For the purpose of a meaningful analysis this will mandatorily require inclusion of a number of datasets or creation of one through a fit for purpose query. Even a multitude of analyses over a dataset coming out of an incompetently designed database would serve no purpose.

Attraction bias

Getting attracted to fancy visual representations of data is yet another purpose the data analyses is usually sought after when it alone definitely makes up the most nonsensical case for data analytics.

All these issues indicate that data analytics shouldn’t be the sole approach to reporting and decision making.

Because, even if done carefully enough, it cannot consider all such factors that aren’t captured by data.
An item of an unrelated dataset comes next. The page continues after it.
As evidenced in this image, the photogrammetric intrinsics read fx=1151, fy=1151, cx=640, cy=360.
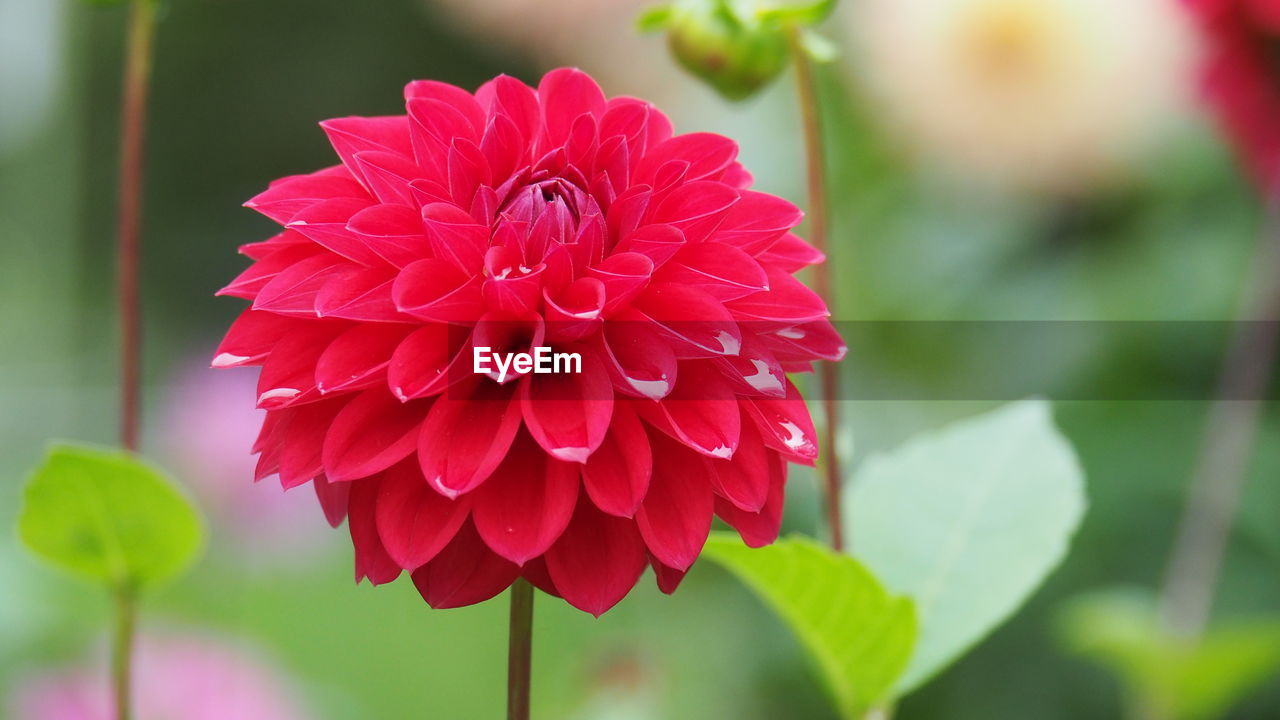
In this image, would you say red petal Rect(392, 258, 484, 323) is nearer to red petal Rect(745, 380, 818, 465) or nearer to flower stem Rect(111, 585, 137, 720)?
red petal Rect(745, 380, 818, 465)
As within the realm of performance management it is widely believed that not everything could be objectively measured through quantifiable metrics with the most notable exceptions being softer / human considerations, a certain weightage of judgement should always be in place.

That is exactly the place that should be afforded to data analytics, an aid, a tool, a means to an end, something that supplements! And that is also how the problems described above could be managed. Its use, role, purpose, objectives, derivation sources and methodologies need to be planned in advance by conventional wisdom and approaches! Indeed, if done this way, data analytics could be the most significant and objective reporting and decision-making tool one could use.
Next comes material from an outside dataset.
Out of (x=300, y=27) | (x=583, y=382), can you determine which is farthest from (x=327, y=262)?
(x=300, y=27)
As for us, the internal auditors, be it audit planning, transaction data analysis to determine the state of controls flagging and segregating anomalies, etc., determining extent of detailed testing, presenting the amounts-based exposures involved or even showcasing the audit work in perspective of figures and visuals, data analytics is pivotal.

But the patterns, trends and relationships it shows need to corroborate / align with information that is obtained going forward or already obtained through other regular audit procedures. No analytics can eliminate the need for detailed testing of transactions to confirm anomalies and unearth the reason for these. And most importantly and to begin with if the dataset is a complete and accurate reflection of the state of process under review!

 

Once, when I was told that a data analysis, I was preparing over the medical expense incurred on and chronic ailments amongst employees could be utilized to make decisions about their medical fitness for work, I was excited with the interesting prospects this had.

It was only when no decision making was made on its basis, thankfully, I realized that although management used its typical approach of picking and choosing candidates amongst employees to serve a restructuring requirement, had a decision been made and executed solely on the basis of that data analysis, it would have been nothing short of a disaster.

Because the relevant, even more meaningful and linkable datasets not included in that analysis were employee performance metrics results, employee attendance and regular work processing results! Being medically fit for a job should ideally come from these and not simply costs!